READING TEXT: Begin

LoopVectorization appears to win in every scenario! If cache efficiency is optimized as you suggested, how much do you think this will improve by? This is wonder as it is already!

biona001 avatar Mar 31 '20 22:03 biona001

Thanks for the benchmarks!

Notice that gemv requires O(N^2) calculations (e.g., size(A,1) dot products of length size(A,2)). Meaning going from 1_000 x 1_000 to 10_000 x 10_000 should take 100x longer, but it's instead around 125x slower. The 100_000 x 100_000 case "should" have taken less than 6 seconds.

Memory bandwidth is a much bigger problem for gemv than it is gemm (which has the advantage of requiring O(N^3) computation but only O(N^2) memory), but a bitmatrix taking up so much less memory probably helps here.

Here's a bare-bones implementation that doesn't "pack" (copy the blocks of A into another array, so that it's closer together), and doesn't handle remainders beyond the block size of 512 x 512.

using VectorizationBase: gesp, stridedpointer
function gemv_avx_512by512!(c, A, b)
    @avx for j in 1:512, i in 1:512
        c[i] += A[i, j] * b[j]
    end
end
function gemv_tile!(c, A, b)

READING TEXT: End

WHAT YOU WILL DO:
- A) In the forum thread, how much slower was the 10_000 x 10_000 gemv case than the 1_000 x 1_000 case?
- B) Please explain, using the forum thread, why memory bandwidth is a bigger problem for gemv than for gemm.

STORED DATA: Begin

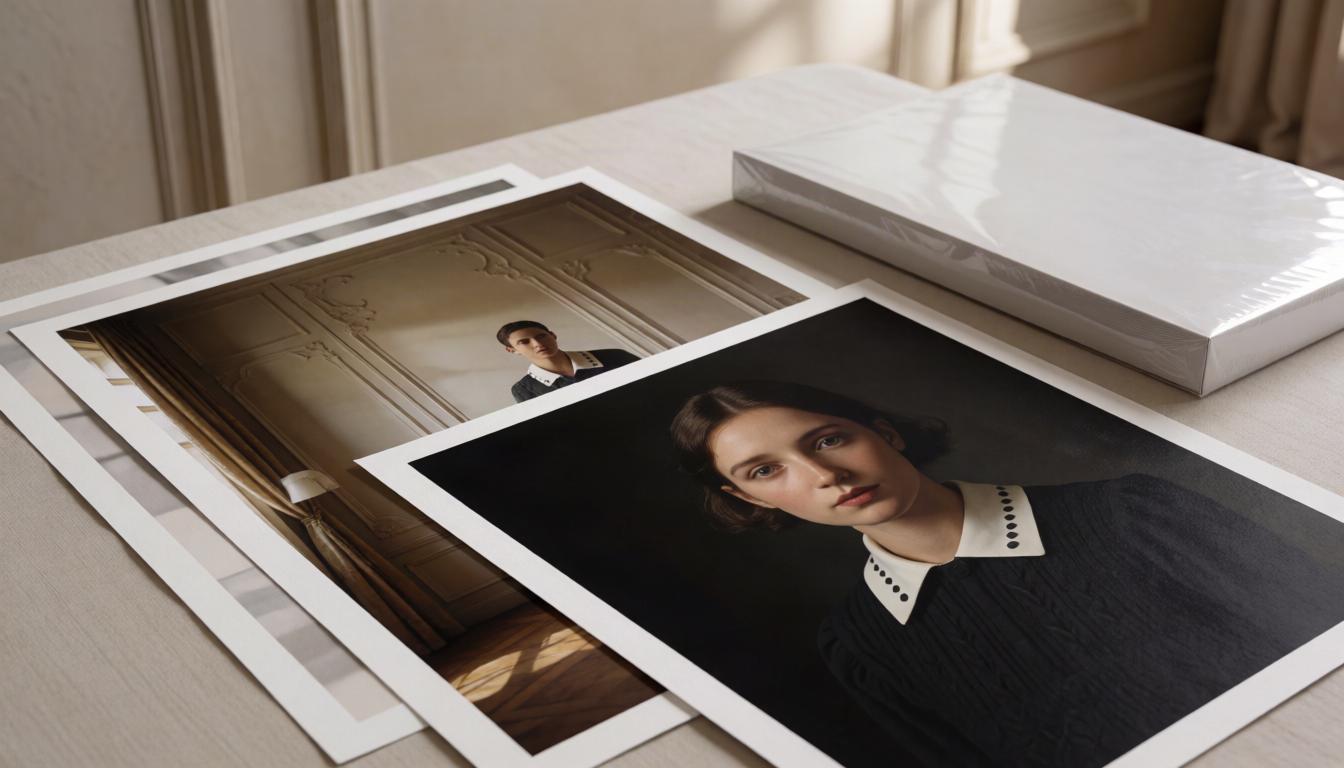 Portfolio production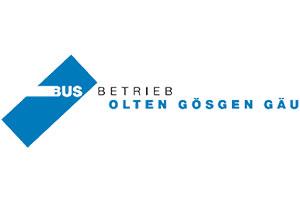 Busbetrieb Olten Gösgen Gäu AG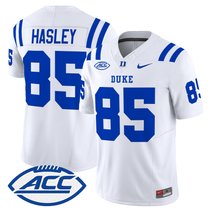 Men's Duke Blue Devils 2026 Vapor Limited Jersey - All Stitched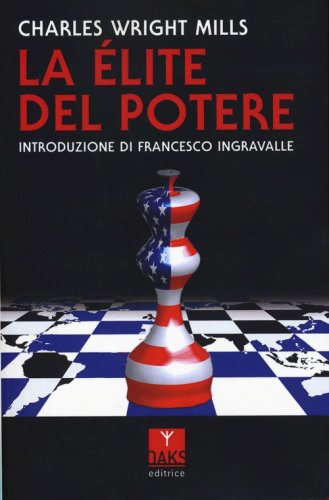 La &eacute;lite del potere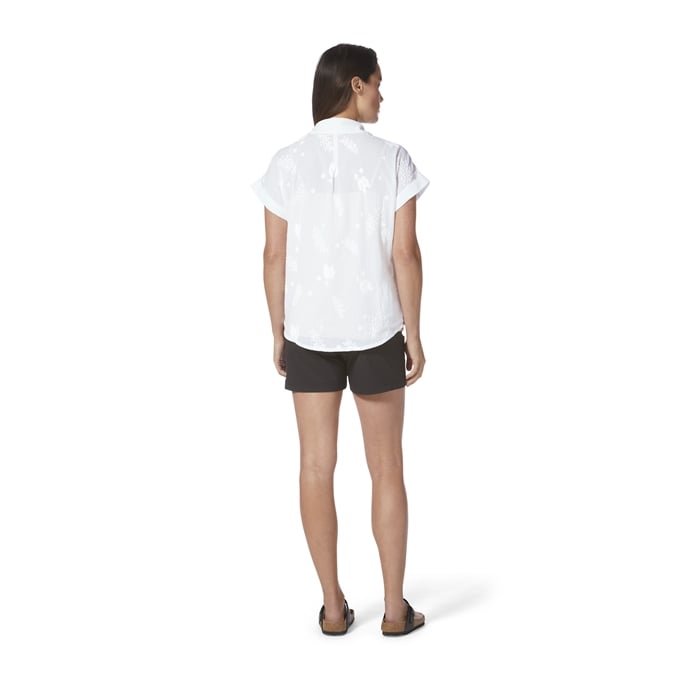 Women's Oasis Short Sleeve Shirt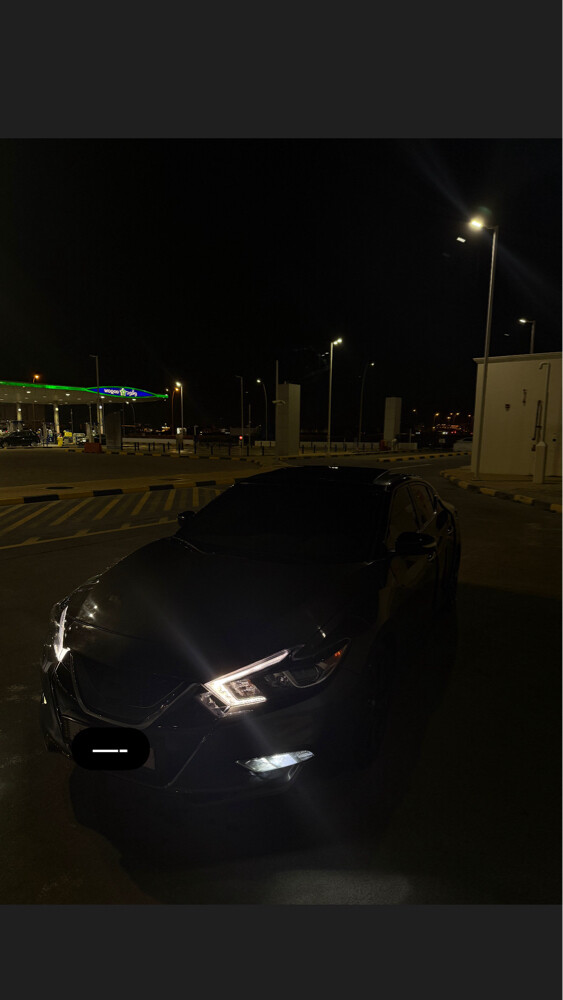 maxima — photo 5 for sale in Qatar
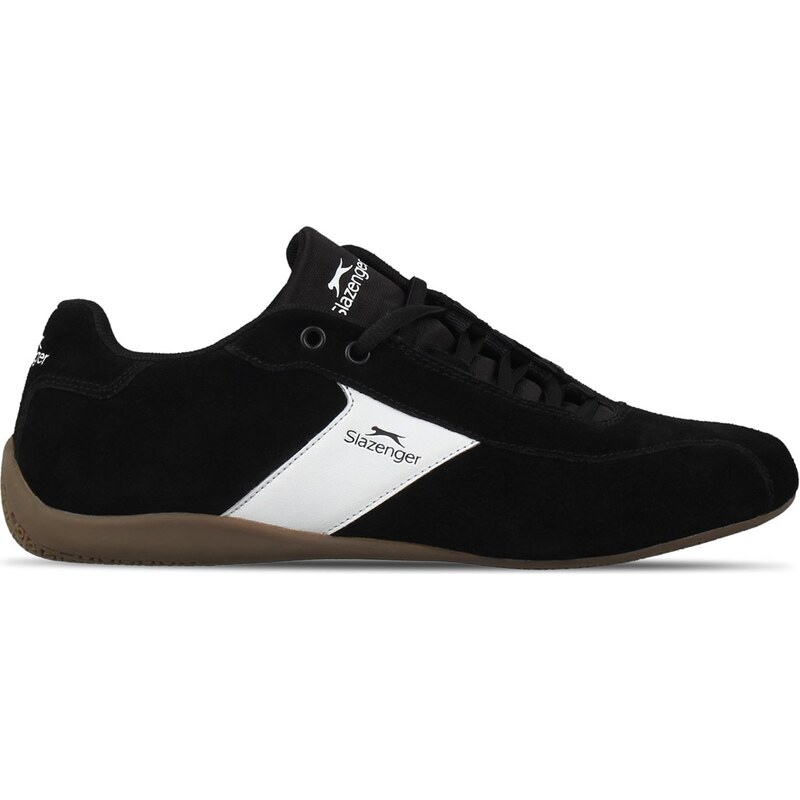 Tenisky Slazenger Black 795041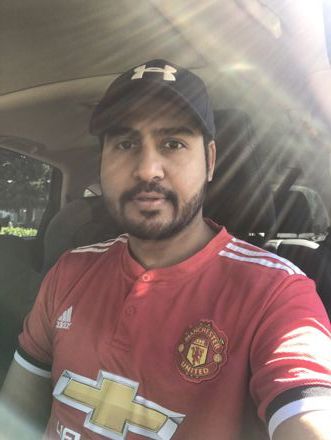 Ehsanul Hoque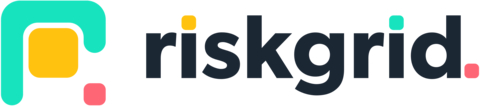 RISKGRID Logo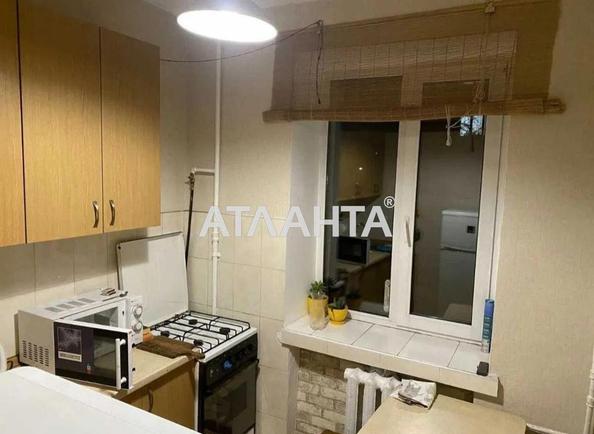 Коммунальная квартира по адресу ул. Пулюя (площадь 14 м²) - Atlanta.ua - imageAlt 3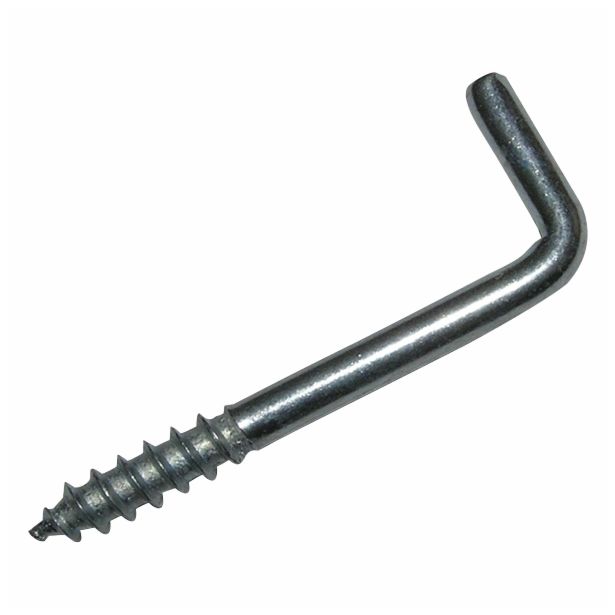 OBEŠALO 2.3X20 ZN KLJUKA LES. NAVOJEM ZAV=18KOS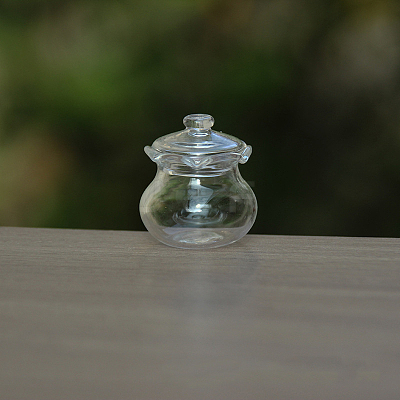 Mini Glass Jar BOTT-PW0011-35D-1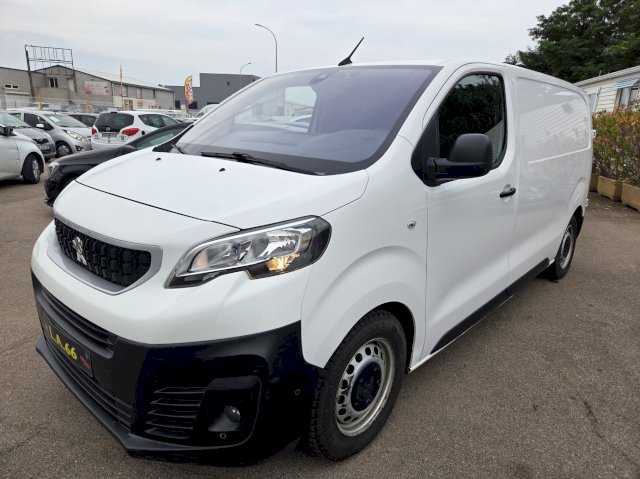 Peugeot Peugeot Expert III 2.0 BlueHDi 150ch Standard S&S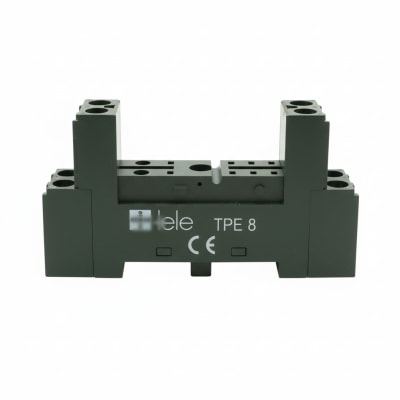 TELE CONTROLS TPE-8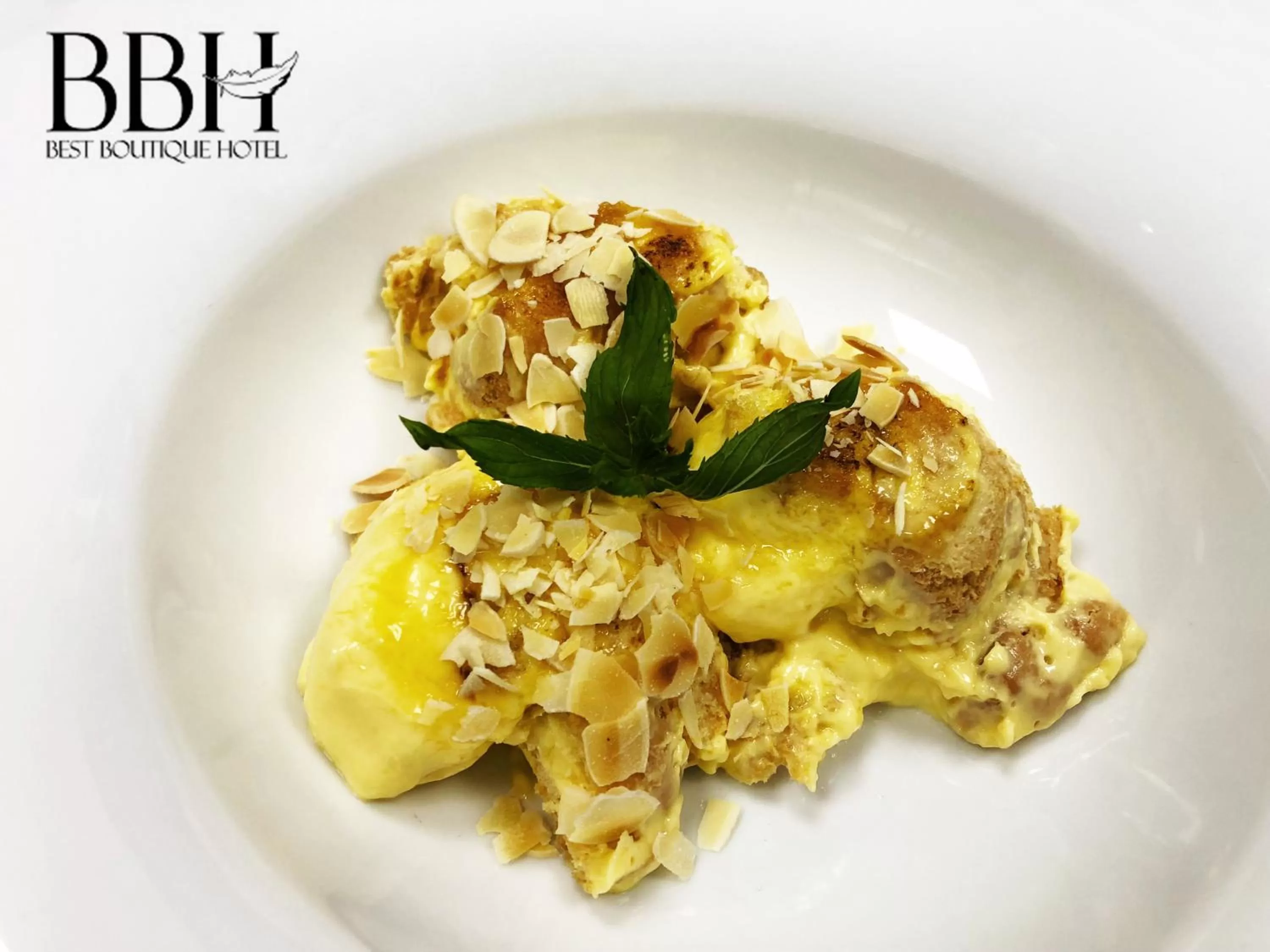 Food and drinks in Best Boutique Hotel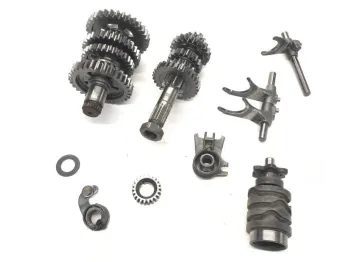 Boite de vitesses APRILIA CLIMBER 280 1990-1994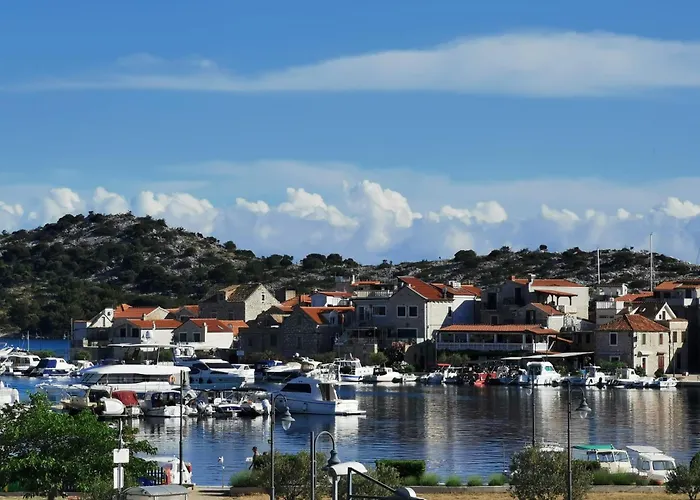 Vana 1 Appartement Tribalj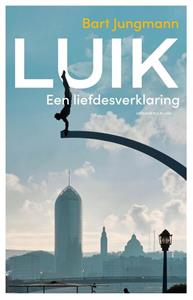 Bart Jungmann Luik -   (ISBN: 9789493339316)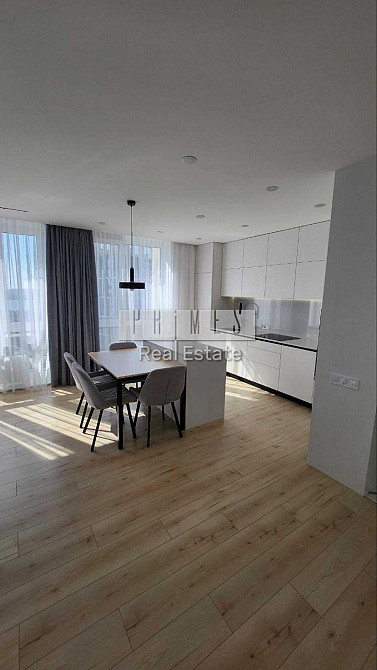 Оренда 2к квартири, ЖК Славутич, вул. Зарічна, 16, Осокорки Київ - зображення 3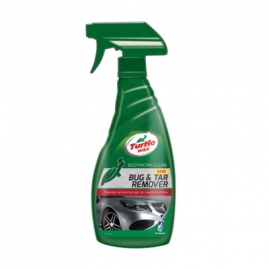 Turtle Wax Bug & Tar Remover - Odstraňovač hmyzu a asfaltu 500ml (70-171)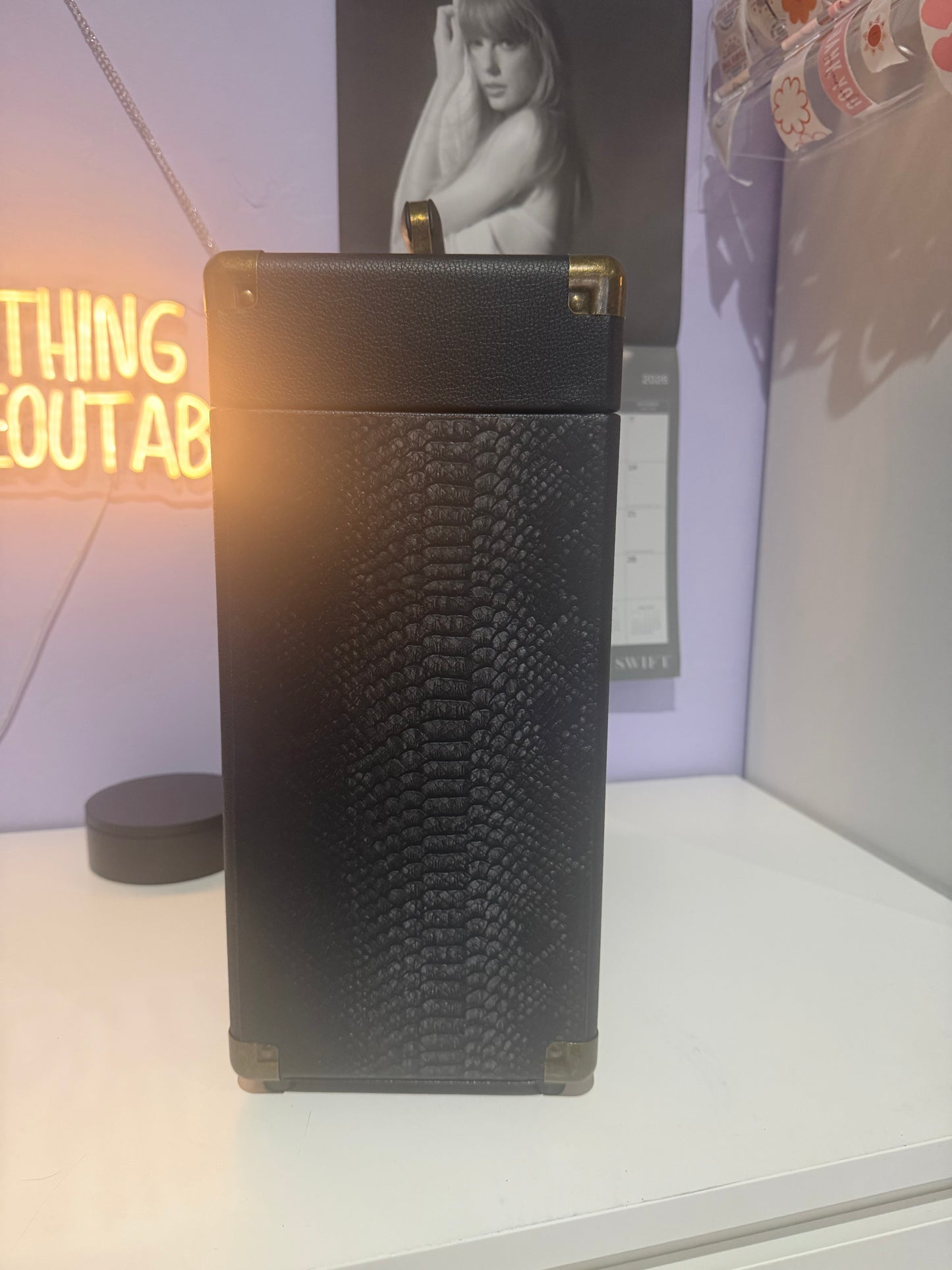 PREORDER REP Vinyl Storage Case (12")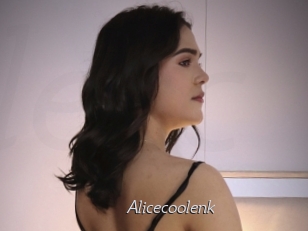 Alicecoolenk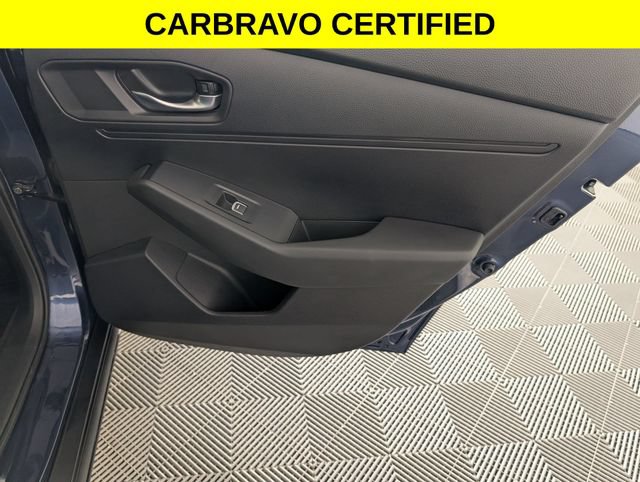 Used 2024 Honda Accord EX image 29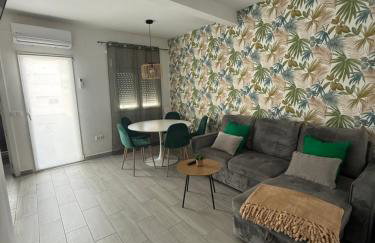 Apartamento Palmeras en el Mar - Photo 2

STORED DATA: End

TASK-BY-TASK SOLUTIONS:
- A) Around 125x slower.

- B) Gemm requires O(N^3) computation but only O(N^2) memory. Gemv requires only O(N^2) calculations, so it does far less work per unit of memory.